▸ Document passage:
□ □ □ □

Davey and Goliath is a Christian clay-animated children's television series, whose central characters were created by Art Clokey, Ruth Clokey, and Dick Sutcliffe, and which was produced first by the United Lutheran Church in America and later by the Lutheran Church in America. The show was aimed at a youth audience, and generally dealt with issues such as respect for authority, sharing, and prejudice. Eventually, these themes included serious issues such as racism, death, religious intolerance and vandalism. Each 15-minute episode features the adventures of a boy named Davey Hansen and his "talking" dog Goliath (although only Davey and the viewer can hear him speak) as they learn the love of God through everyday occurrences. Many of the episodes also feature Davey's parents John and Elaine, his sister Sally, as well as Davey's friends: Jimmy, Teddy, and Nathaniel in earlier episodes, and Jonathan, Jimmy, Nicky, and Cisco in later ones.

In general, the characters find themselves in situations that have to be overcome by placing their faith in God. While the show is explicitly faith-based, there is no content specifically about the Lutheran Church, which made broadcasters more comfortable with the idea of an overtly religious mainstream children's show. The only reference to Lutherans in the show was the theme song, an instrumental version of "A Mighty Fortress Is Our God", and the Luther rose displayed in the opening theme and end credits.

Following Clokey's success with the Gumby series, Davey and Goliath premiered in syndication on February 25, 1961 as a Saturday feature, and lasted until 1965. By May 1961, it was reported that "Millions of children in cities and towns across the United States and Canada are talking about two new television stars, 'Davey and Goliath'."

Davey's friends Nathaniel (in the 1960s episodes) and Jonathan (in the 1970s episodes) were some of the first African-American characters to appear as friends of a television show's white lead character.

□ □ □ □

▸ What to work on:
- A) In the passage about Davey and Goliath, what tune serves as the show's theme song?
- B) Echo the part of the passage about Davey and Goliath that opens with the words containing "In general, the" and closes with "and end credits.".
Rely only on the passage about Davey and Goliath.

▸ Given data:
□ □ □ □

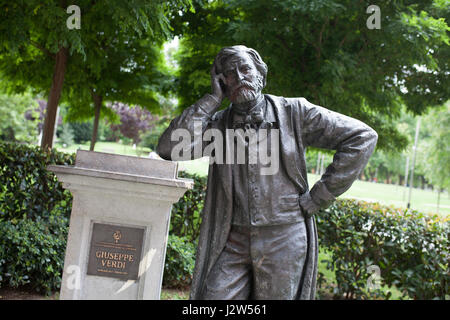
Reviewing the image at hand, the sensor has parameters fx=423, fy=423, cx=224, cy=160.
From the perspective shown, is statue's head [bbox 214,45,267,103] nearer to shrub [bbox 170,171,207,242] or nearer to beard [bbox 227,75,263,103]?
beard [bbox 227,75,263,103]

□ □ □ □

▸ Answers to each task:
- A) An instrumental version of "A Mighty Fortress Is Our God."

- B)
In general, the characters find themselves in situations that have to be overcome by placing their faith in God. While the show is explicitly faith-based, there is no content specifically about the Lutheran Church, which made broadcasters more comfortable with the idea of an overtly religious mainstream children's show. The only reference to Lutherans in the show was the theme song, an instrumental version of "A Mighty Fortress Is Our God", and the Luther rose displayed in the opening theme and end credits.